[SELECTED PASSAGE]:

-.-.-

As 50 approaches, don’t give up on Phil Mickelson
Phil Mickelson will begin his golf year this week, playing in—and hosting—the newly re-named American Express, which was once the Bob Hope Desert Classic.
Mickelson finished second in the desert a year ago, losing improbably to tour rookie Adam Long when Long drained an 18-foot birdie putt on the 72nd hole to win by a stroke. In his next start, Mickelson won at Pebble Beach for the fifth time in his career and had the golf pundits abuzz with the notion that he might finally complete the career Grand Slam by winning the U.S. Open at Pebble on his 49th birthday—June 16.

-.-.-

[INFORMATION PROVIDED]:
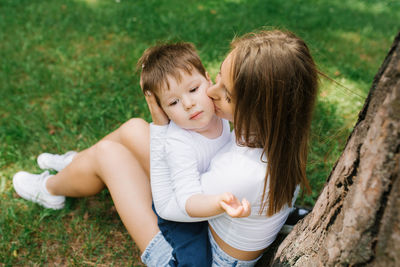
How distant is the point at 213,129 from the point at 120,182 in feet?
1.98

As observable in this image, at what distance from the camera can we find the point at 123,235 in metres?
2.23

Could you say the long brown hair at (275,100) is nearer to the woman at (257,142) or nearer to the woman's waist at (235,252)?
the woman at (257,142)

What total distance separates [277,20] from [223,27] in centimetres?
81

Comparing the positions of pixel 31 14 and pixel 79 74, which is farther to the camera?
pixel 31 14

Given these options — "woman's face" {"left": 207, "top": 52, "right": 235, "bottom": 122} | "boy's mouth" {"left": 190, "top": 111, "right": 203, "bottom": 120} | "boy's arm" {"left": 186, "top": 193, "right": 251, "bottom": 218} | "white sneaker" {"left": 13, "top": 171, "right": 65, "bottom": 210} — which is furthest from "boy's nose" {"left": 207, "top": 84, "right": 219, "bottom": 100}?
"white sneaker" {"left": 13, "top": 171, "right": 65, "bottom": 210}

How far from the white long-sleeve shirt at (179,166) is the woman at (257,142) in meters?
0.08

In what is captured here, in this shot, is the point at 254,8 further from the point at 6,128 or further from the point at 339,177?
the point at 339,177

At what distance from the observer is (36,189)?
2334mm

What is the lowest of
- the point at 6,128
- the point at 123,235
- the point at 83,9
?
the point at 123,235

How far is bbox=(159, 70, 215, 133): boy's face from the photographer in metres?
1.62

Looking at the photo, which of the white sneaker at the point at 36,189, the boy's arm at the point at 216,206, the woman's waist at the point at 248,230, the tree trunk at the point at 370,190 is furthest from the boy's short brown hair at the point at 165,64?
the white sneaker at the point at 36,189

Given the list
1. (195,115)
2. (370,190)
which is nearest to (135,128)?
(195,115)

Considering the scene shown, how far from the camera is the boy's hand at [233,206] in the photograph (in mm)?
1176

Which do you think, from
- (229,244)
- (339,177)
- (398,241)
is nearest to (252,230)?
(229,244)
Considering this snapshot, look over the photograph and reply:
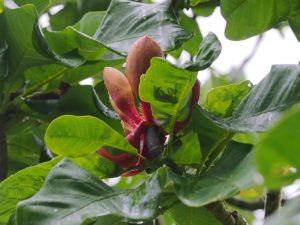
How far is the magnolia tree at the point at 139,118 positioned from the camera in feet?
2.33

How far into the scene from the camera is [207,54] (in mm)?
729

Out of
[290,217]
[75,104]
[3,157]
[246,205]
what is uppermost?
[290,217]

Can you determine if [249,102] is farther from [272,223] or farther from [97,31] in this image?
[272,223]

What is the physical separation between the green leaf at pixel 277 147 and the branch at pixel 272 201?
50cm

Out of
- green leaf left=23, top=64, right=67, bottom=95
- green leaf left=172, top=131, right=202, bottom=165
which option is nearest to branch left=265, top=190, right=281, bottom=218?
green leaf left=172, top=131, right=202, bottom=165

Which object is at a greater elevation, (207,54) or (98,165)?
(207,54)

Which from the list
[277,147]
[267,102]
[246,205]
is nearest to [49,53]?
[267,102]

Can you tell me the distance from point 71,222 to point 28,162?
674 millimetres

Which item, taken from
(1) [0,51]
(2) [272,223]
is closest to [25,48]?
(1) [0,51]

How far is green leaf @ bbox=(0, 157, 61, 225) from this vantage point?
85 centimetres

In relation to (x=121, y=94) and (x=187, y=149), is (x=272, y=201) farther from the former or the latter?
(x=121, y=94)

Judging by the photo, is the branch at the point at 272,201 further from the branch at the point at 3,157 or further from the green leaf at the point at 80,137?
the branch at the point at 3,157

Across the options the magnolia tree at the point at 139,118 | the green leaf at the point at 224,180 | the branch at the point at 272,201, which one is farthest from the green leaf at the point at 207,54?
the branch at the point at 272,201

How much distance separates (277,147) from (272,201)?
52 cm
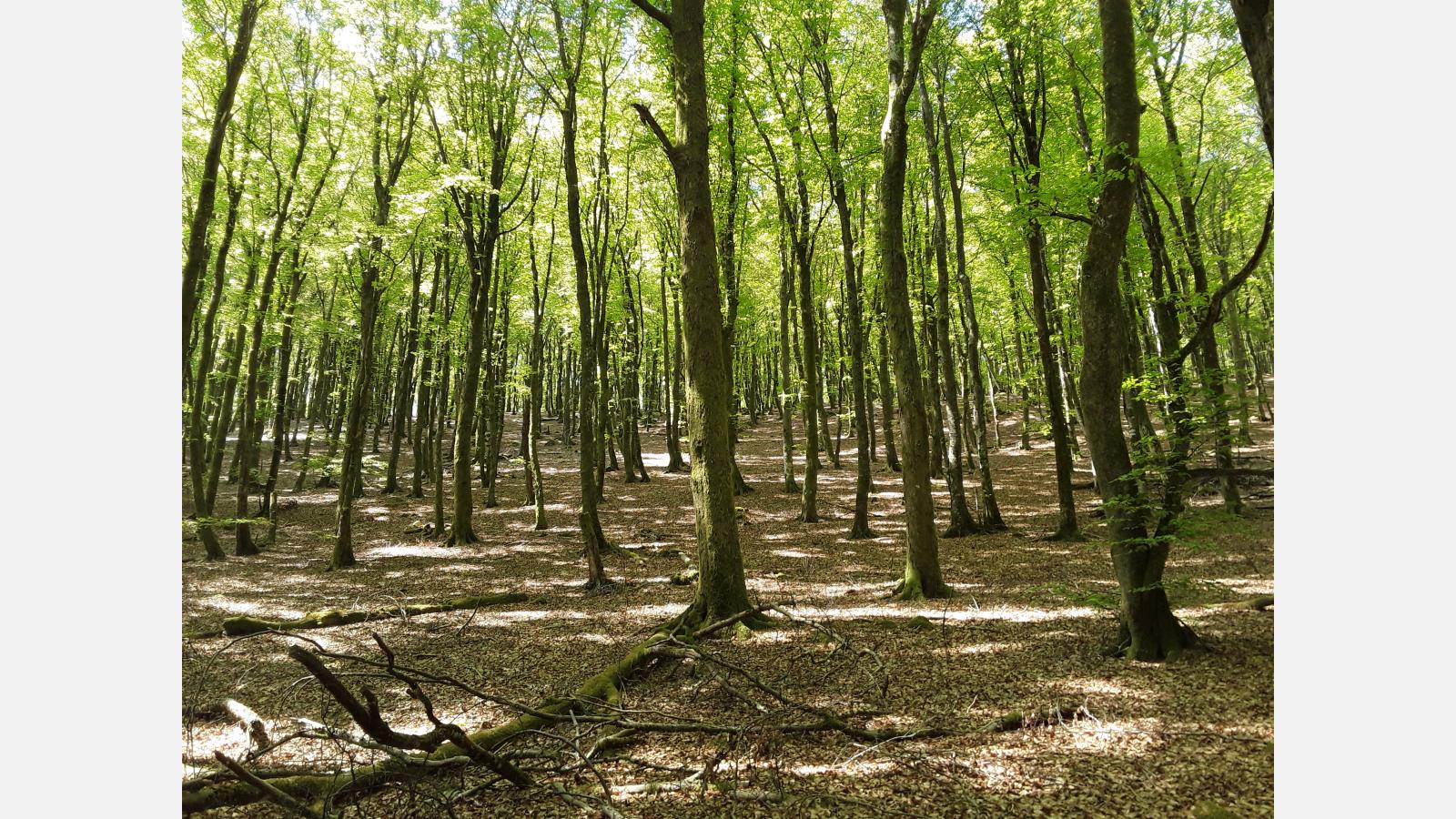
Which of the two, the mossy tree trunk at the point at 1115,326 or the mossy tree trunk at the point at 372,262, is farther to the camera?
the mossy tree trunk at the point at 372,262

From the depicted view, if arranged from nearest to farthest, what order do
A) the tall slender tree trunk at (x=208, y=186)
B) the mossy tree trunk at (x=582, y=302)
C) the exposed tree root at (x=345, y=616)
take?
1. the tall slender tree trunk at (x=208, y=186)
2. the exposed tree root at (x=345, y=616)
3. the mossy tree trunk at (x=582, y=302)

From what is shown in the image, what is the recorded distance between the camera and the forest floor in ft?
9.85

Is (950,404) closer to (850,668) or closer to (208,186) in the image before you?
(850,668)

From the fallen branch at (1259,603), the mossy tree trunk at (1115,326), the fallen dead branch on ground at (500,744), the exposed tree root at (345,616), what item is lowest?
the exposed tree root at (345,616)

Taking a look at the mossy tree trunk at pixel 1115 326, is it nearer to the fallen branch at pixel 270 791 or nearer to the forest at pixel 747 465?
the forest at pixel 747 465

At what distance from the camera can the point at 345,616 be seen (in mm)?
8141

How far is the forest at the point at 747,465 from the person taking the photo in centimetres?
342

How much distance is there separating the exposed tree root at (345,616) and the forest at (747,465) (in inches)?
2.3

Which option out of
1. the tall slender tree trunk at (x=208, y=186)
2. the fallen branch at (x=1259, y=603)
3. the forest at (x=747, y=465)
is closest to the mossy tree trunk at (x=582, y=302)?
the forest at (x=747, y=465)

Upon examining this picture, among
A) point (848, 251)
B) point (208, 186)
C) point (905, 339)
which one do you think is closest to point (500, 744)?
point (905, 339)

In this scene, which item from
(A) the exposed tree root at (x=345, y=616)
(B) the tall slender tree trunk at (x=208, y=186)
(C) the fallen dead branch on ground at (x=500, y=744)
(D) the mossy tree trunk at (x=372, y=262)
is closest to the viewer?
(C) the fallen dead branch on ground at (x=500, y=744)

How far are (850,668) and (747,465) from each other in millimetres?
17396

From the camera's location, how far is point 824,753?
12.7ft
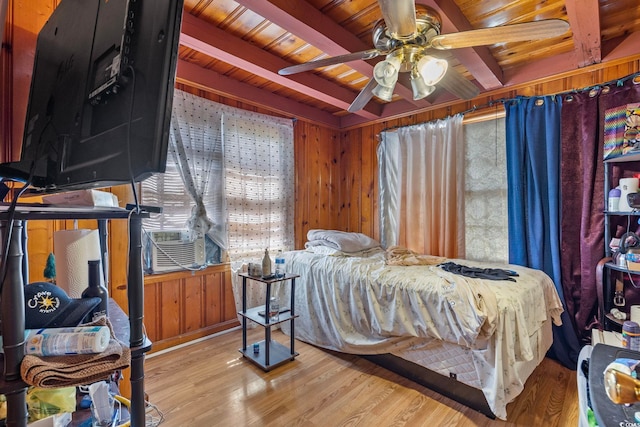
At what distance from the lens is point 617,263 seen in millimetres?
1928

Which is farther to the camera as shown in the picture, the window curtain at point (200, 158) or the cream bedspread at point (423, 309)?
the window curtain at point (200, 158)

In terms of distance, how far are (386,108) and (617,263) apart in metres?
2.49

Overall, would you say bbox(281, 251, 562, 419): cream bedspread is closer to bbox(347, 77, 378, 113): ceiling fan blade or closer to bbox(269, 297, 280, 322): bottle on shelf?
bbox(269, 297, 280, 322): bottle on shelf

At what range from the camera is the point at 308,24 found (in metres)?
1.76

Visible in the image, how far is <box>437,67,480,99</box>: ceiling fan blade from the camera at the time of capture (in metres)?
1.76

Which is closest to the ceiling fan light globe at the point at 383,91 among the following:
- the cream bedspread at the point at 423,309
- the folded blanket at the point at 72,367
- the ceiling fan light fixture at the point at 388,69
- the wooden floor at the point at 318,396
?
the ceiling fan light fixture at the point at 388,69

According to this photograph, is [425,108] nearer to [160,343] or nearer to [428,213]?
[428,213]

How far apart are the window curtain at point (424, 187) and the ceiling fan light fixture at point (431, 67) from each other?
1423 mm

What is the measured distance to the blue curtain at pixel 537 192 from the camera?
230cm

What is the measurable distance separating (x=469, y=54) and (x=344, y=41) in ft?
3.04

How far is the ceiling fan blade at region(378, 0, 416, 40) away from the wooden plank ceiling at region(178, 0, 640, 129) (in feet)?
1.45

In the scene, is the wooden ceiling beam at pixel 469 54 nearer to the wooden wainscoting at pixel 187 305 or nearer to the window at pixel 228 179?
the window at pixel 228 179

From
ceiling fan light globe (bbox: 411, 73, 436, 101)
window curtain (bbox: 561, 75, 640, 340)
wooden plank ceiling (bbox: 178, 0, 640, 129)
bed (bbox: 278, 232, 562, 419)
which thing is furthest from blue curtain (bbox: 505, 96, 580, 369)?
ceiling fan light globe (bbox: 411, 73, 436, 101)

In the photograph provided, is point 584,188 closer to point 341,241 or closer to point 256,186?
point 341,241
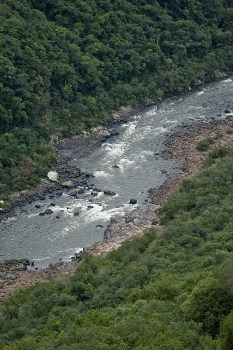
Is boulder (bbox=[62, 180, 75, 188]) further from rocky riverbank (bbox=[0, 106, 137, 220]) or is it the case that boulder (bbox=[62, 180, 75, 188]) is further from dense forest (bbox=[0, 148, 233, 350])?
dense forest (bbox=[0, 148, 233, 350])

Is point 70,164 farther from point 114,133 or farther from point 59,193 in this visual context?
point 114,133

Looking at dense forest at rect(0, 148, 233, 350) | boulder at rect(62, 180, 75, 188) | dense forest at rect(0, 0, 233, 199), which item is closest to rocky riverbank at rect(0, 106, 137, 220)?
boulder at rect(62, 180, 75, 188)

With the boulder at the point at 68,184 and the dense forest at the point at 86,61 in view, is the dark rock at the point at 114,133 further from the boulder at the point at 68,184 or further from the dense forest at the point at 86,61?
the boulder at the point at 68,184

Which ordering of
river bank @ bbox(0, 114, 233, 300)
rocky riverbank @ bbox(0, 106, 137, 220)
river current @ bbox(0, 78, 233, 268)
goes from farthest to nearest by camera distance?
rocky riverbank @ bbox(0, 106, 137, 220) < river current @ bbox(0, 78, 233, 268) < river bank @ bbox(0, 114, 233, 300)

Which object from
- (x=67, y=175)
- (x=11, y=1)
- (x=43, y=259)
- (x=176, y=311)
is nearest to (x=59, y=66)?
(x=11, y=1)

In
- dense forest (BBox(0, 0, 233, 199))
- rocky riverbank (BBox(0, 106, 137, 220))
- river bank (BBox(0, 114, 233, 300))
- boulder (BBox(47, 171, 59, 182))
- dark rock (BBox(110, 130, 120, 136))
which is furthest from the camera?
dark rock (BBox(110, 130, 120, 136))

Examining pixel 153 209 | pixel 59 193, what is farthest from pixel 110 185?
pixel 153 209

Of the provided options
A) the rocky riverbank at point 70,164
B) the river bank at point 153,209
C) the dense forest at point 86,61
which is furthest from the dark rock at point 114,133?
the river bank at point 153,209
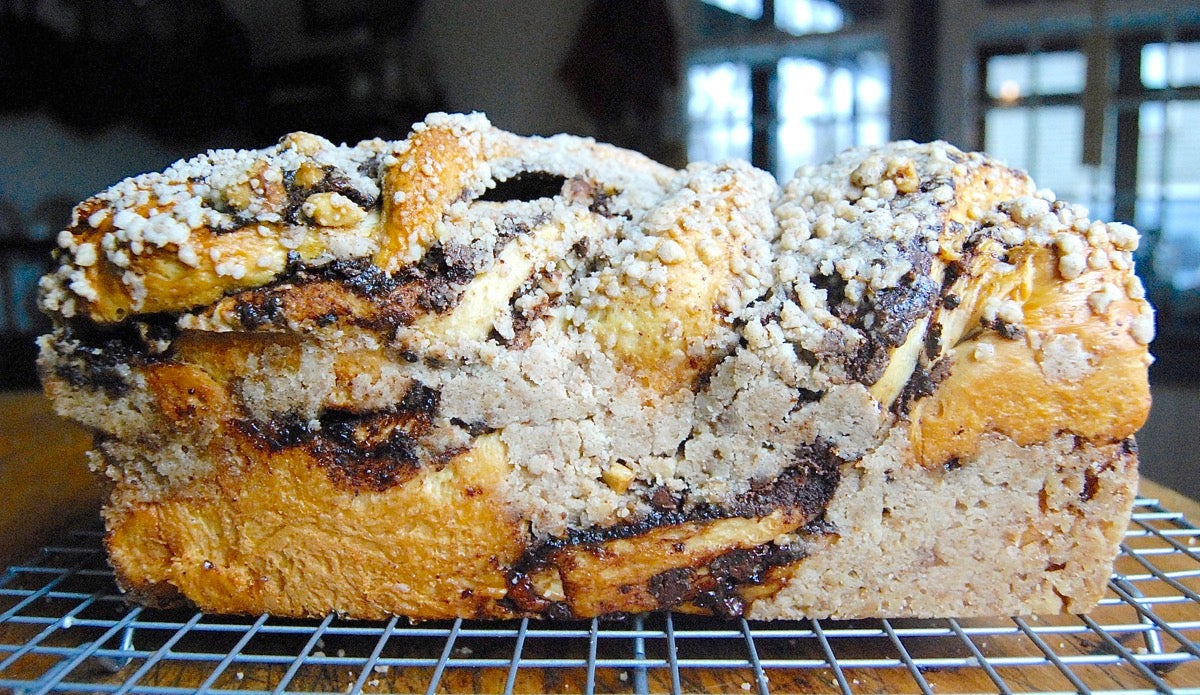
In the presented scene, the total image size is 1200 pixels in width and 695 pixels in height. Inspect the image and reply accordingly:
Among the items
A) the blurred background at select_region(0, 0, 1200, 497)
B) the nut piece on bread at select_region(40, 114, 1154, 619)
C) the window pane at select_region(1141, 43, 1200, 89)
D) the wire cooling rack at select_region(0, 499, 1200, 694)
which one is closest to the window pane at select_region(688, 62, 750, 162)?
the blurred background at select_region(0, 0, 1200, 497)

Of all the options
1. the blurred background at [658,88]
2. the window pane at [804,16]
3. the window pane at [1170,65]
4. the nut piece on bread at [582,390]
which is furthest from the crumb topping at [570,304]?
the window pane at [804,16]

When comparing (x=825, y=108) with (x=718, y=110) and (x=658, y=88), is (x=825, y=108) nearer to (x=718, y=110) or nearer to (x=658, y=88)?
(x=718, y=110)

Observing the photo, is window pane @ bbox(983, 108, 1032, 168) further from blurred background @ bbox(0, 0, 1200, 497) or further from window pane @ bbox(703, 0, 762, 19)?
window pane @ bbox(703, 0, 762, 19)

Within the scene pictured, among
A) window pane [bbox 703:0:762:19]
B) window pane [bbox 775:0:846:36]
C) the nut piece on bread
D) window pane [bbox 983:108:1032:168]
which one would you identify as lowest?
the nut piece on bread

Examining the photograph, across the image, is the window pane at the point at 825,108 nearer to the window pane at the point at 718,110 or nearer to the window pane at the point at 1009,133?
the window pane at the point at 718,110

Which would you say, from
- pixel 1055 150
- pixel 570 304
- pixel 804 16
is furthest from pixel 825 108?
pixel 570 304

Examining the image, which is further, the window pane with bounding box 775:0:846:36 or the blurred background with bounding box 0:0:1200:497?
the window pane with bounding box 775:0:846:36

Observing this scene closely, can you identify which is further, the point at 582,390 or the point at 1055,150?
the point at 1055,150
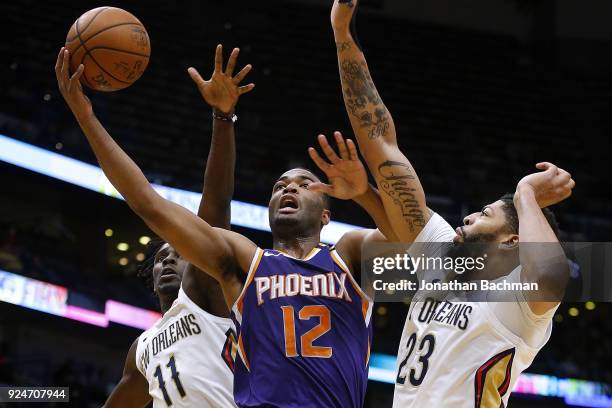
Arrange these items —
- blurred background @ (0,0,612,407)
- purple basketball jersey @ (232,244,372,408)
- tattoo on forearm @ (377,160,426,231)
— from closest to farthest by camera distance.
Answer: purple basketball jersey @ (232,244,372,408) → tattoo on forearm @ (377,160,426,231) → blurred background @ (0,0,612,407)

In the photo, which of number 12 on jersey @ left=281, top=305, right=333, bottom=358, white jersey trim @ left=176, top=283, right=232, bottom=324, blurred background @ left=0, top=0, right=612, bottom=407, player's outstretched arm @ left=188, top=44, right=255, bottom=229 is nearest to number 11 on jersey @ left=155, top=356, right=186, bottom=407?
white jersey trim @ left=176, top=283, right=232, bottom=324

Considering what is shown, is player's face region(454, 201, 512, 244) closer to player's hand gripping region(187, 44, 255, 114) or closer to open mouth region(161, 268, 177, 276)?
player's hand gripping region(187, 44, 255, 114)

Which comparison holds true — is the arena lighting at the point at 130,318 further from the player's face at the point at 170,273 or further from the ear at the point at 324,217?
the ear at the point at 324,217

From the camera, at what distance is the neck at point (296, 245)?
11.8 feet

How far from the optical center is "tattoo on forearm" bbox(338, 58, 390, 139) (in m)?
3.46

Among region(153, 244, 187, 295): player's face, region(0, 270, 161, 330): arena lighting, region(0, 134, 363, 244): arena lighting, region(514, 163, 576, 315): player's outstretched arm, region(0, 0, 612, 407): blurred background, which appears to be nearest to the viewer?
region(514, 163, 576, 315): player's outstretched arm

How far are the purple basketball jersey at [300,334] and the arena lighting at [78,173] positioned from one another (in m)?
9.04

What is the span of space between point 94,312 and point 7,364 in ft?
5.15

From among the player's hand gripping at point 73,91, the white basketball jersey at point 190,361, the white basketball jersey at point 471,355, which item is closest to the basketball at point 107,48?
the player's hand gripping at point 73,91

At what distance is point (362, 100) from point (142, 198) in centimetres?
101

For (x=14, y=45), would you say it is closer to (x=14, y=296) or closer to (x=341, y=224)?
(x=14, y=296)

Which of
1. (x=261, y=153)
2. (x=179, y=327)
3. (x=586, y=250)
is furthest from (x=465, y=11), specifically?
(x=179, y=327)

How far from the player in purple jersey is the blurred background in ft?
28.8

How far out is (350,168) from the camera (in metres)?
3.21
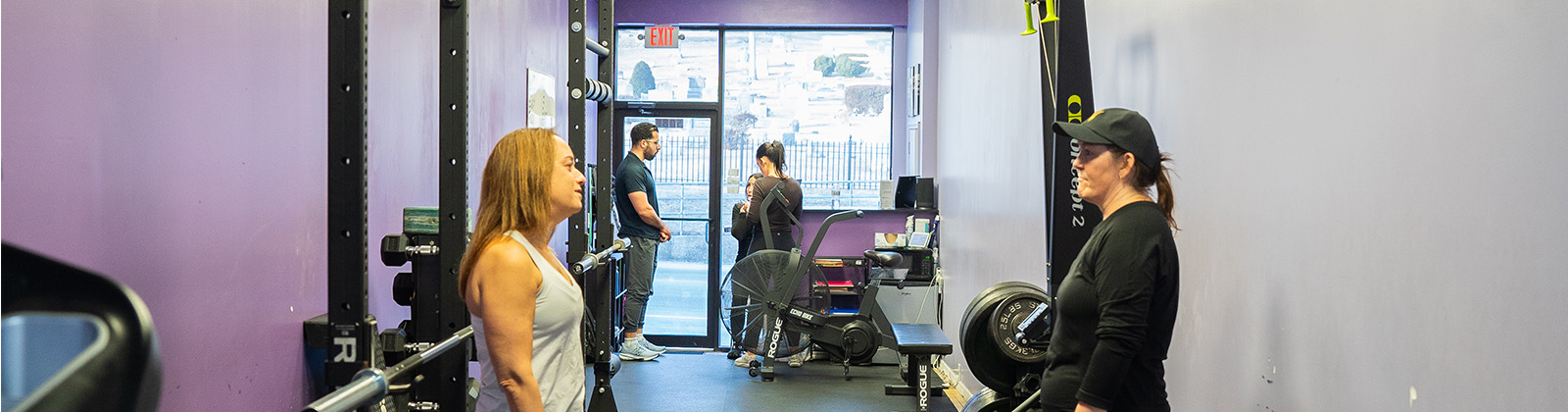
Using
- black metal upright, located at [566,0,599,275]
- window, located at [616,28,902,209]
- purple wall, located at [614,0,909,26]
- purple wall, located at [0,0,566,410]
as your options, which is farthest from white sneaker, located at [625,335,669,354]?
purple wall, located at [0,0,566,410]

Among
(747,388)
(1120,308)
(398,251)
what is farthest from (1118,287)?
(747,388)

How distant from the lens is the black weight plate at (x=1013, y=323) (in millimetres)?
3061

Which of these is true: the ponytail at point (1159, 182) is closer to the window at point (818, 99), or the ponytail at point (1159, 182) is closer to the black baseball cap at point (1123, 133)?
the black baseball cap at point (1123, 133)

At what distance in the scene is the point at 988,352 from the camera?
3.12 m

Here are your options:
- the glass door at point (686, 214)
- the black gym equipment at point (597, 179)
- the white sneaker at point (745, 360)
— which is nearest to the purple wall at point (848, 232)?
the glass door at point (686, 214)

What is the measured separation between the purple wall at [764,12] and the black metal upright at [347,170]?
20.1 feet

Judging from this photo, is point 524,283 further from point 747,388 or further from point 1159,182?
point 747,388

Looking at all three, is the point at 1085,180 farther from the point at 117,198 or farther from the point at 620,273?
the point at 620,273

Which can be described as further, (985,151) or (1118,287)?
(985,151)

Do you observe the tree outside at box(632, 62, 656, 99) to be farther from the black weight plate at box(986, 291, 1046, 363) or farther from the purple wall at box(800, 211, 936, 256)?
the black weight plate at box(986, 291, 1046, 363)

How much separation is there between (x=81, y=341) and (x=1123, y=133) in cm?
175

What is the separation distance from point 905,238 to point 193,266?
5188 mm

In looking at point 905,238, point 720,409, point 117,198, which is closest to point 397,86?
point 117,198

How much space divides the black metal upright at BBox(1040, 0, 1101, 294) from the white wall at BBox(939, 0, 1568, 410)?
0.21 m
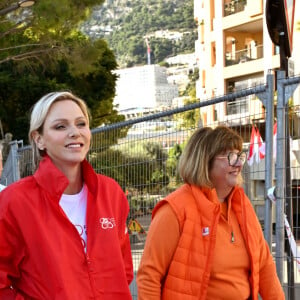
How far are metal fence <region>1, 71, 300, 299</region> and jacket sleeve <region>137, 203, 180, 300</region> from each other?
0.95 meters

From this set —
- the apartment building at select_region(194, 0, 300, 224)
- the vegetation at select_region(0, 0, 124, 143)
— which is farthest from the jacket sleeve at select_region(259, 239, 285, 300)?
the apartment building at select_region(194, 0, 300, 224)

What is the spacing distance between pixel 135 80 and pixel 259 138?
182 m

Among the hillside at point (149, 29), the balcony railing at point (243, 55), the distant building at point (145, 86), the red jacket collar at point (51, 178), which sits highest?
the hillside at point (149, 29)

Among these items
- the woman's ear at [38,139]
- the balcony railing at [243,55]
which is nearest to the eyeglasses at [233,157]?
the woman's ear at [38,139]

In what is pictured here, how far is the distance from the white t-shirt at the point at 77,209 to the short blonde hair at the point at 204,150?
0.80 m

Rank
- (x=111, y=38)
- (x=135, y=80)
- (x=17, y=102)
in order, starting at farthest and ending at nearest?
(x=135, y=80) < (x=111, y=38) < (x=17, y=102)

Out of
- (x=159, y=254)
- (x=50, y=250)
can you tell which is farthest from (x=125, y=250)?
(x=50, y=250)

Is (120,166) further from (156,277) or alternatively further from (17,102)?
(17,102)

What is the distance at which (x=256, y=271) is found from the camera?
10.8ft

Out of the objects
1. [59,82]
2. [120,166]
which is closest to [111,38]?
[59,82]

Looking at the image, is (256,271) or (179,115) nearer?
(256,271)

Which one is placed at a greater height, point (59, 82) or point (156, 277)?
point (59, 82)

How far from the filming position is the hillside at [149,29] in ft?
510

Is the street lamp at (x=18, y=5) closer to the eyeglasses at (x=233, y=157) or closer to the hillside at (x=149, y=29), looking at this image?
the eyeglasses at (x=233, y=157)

-.-.-

[PROBLEM REQUIREMENTS]:
Using the article on Phil Mickelson, answer each question briefly:
1. What was the American Express formerly called?
2. How long was the birdie putt Adam Long made on the 72nd hole?
3. At which course did Mickelson win in his next start?
The data come from an unrelated source.

[SOLUTION TO THIS TASK]:
1. The Bob Hope Desert Classic
2. 18 feet
3. Pebble Beach